I would like to extract from a text file only some structured patterns.
example, in the text below:
blablabla
foo FUNC1 ; blabliblo blu
I would like to isolate only 'foo FUNC1 ;'.
I was trying to use lark parser with the following parser
foo=Lark('''
start: statement*
statement: foo
| anything
anything : /.+/
foo : "foo" ID ";"
ID : /_?[a-z][_a-z0-9]*/i
%import common.WS
%import common.NEWLINE
%ignore WS
%ignore NEWLINE
''',
parser="lalr" ,
propagate_positions=True)
But the token 'anything' captures all. Is there a way to make it not greedy ? So that the token 'foo' can capture the given pattern ?
You could solve this with priorities.
For parser="lalr"
, Lark supports priorities on terminals. So you could move "foo"
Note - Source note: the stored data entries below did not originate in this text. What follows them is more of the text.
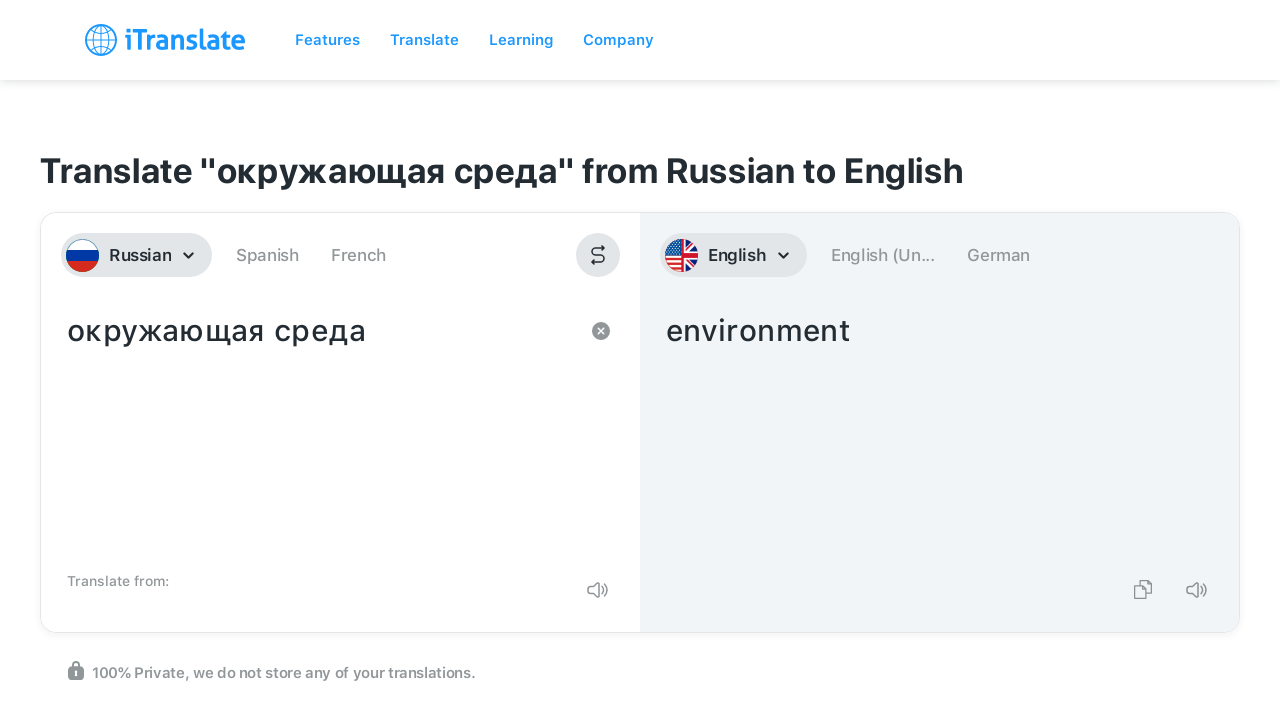

--- FILE ---
content_type: image/svg+xml
request_url: https://itranslate-webapp-production.web.app/images/icon-copy.svg
body_size: 130
content:
<svg width="24" height="24" viewBox="0 0 24 24" fill="none" xmlns="http://www.w3.org/2000/svg">
<path fill-rule="evenodd" clip-rule="evenodd" d="M9.75 7.18182H11.442C11.7999 7.18212 12.1431 7.3188 12.396 7.56182L15.204 10.2564C15.4578 10.4999 15.6 10.8298 15.6 11.1718V14.5227H19.65V6.53409H16.95C16.771 6.53409 16.5993 6.46585 16.4727 6.34438C16.3461 6.2229 16.275 6.05815 16.275 5.88636V3.29545H9.75V7.18182ZM8.4 7.18182V2.86364C8.4 2.63459 8.49482 2.41492 8.6636 2.25295C8.83239 2.09099 9.0613 2 9.3 2H16.842C17.1999 2.0003 17.5431 2.13699 17.796 2.38L20.604 5.07455C20.8578 5.31809 21 5.648 21 5.99V14.9545C21 15.1836 20.9052 15.4033 20.7364 15.5652C20.5676 15.7272 20.3387 15.8182 20.1 15.8182H15.6V20.1364C15.6 20.3654 15.5052 20.5851 15.3364 20.747C15.1676 20.909 14.9387 21 14.7 21H3.9C3.66131 21 3.43239 20.909 3.2636 20.747C3.09482 20.5851 3 20.3654 3 20.1364V8.04545C3 7.8164 3.09482 7.59673 3.2636 7.43477C3.43239 7.27281 3.66131 7.18182 3.9 7.18182H8.4ZM17.625 4.04855V5.23864H18.867L17.625 4.04682V4.04855ZM10.875 8.47727H4.35V19.7045H14.25V11.7159H11.55C11.371 11.7159 11.1993 11.6477 11.0727 11.5262C10.9461 11.4047 10.875 11.24 10.875 11.0682V8.47727ZM12.225 9.23036V10.4205H13.467L12.225 9.22864V9.23036Z" fill="#242C33"/>
</svg>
into its own terminal and then assign that terminal a higher priority than the anything
terminal (which has default priority 1
):
foo : FOO ID ";"
FOO.2: "foo"
Parsing your example string then results in:
start
statement
anything blablabla
statement
foo
foo
FUNC1
statement
anything blabliblo blu
For parser="earley"
, Lark supports priorities on rules, so you could use:
foo.2 : "foo" ID ";"
Parsing your example string then results in:
start
statement
anything blablabla
statement
foo FUNC1
statement
anything blabliblo blu